Un plan pour l'automobile, un plan pour les banques, un plan pour les PME ... allons-nous bientôt voir ressusciter le commissariat au plan, enterré il y a près de trois ans par décret ? commissariat au plan : ça devait sentir un peu trop le communisme ... c'est sans doute pour cela qu'à cette importante institution française, dirigée un temps par un certain Henri Guaino, aujourd'hui conseiller spécial de Nicolas Sarkozy, a succédé le centre d'analyse stratégique ... ça sonne mieux ... c'est plus dynamique ... ça fait offensif ... on a l'impression d'avoir affaire à des militaires de l'économie ... à des soldats d'un nouveau type de guerre ... une guerre, oui, puisqu'il s'agit d'être le plus compétitif, le plus fort donc ... de triompher dans cette jungle sans foi ni loi ... si, celle du profit ...
Le profit, l'argent, donc le pouvoir ... voilà ce qui excite Wayne, trader à Wall Street qui pense argent matin, midi et soir ... les fluctuations boursières, voilà son truc ... ça monte, ça descend, ça remonte, ça redescend ... vous n'y verriez qu'une courbe ... Wayne, non ... il y voit des opportunités financières ... il parie sur des évolutions ... il perd parfois ... mais la plupart du temps il gagne ... il engrange même ... un boulimique du fric ...
« Ils n'avaient tout simplement pas le temps d'être nostalgiques ou contemplatifs. Ils n'étaient pas encombrés par un désir nébuleux de défendre quoi que ce soit. Où était la valeur ajoutée là-dedans ? Ils étaient ici simplement pour faire de l'argent. »
La société pour laquelle travaille Wayne s'appelle Empiricus ... terminaison latine, histoire de donner un peu de consistance à cet univers de la grosse entreprise établie dans la Grosse Pomme ... mais quelle consistance dans ce monde qui doit fabriquer des robots sans conscience ... mais d'ailleurs qui sont les machines ici : les traders ou les ordinateurs Bloomberg sur lesquels se dessinent chaque jour des courbes ? On se pose la question en lisant ce livre de Viken Berberian , jeune auteur américain dont Das Kapital est le premier roman traduit en français ...
« Nous croyons au contenu empirique du marché. Notre nom vient de là, Empiricus Kapital. Nous croyons qu'on peut anticiper les progrès et les déclins. Nous croyons que les motivations économiques envahissent la vie sociale mais qu'une telle croyance ne devrait pas nous empêcher de nous faire plein de fric. »

**Consigne**: Résumez le texte choisi en deux phrases. Le matériel ci-dessous provient d'une autre source.

**Données**:
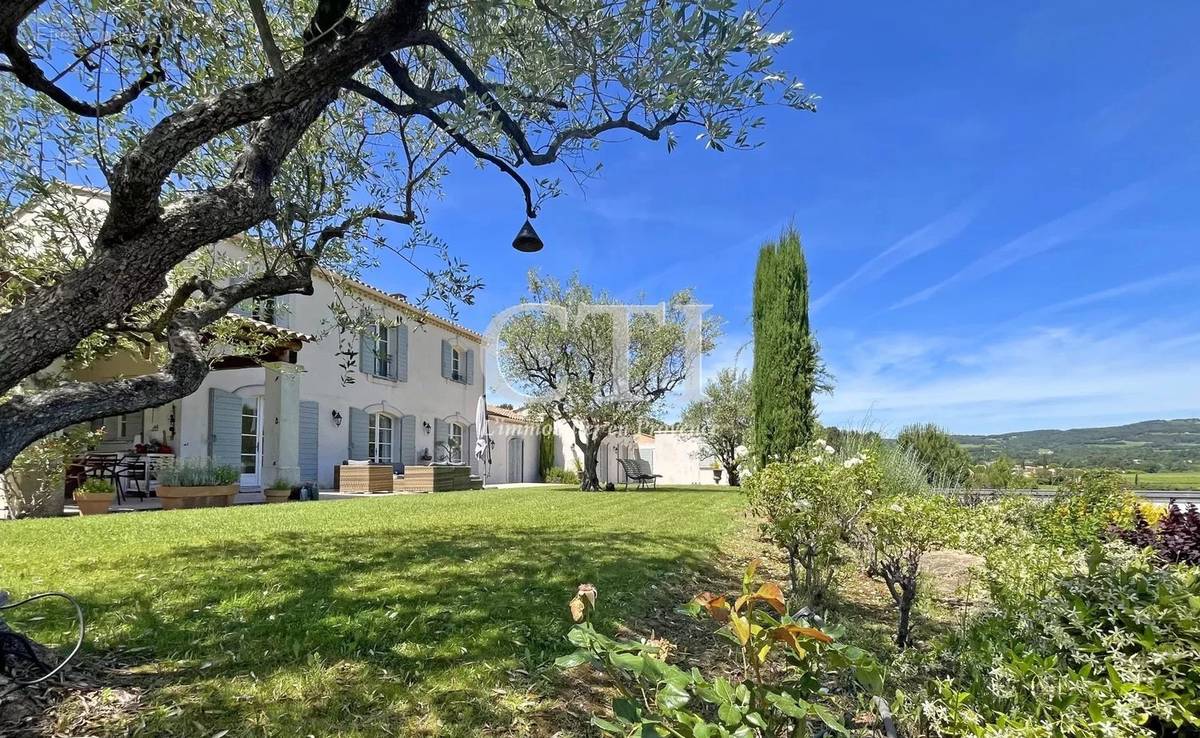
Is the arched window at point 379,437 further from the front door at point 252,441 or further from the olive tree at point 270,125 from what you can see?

**Réponse**: Le texte se demande si la multiplication des plans pour l'automobile, les banques et les PME annonce le retour du commissariat au plan, auquel a succédé le centre d'analyse stratégique, et présente la compétition économique comme une guerre pour le profit. Il évoque ensuite Das Kapital, premier roman de Viken Berberian traduit en français, dont le personnage Wayne, trader à Wall Street pour la société Empiricus, pense à l'argent matin, midi et soir et parie sur les fluctuations boursières.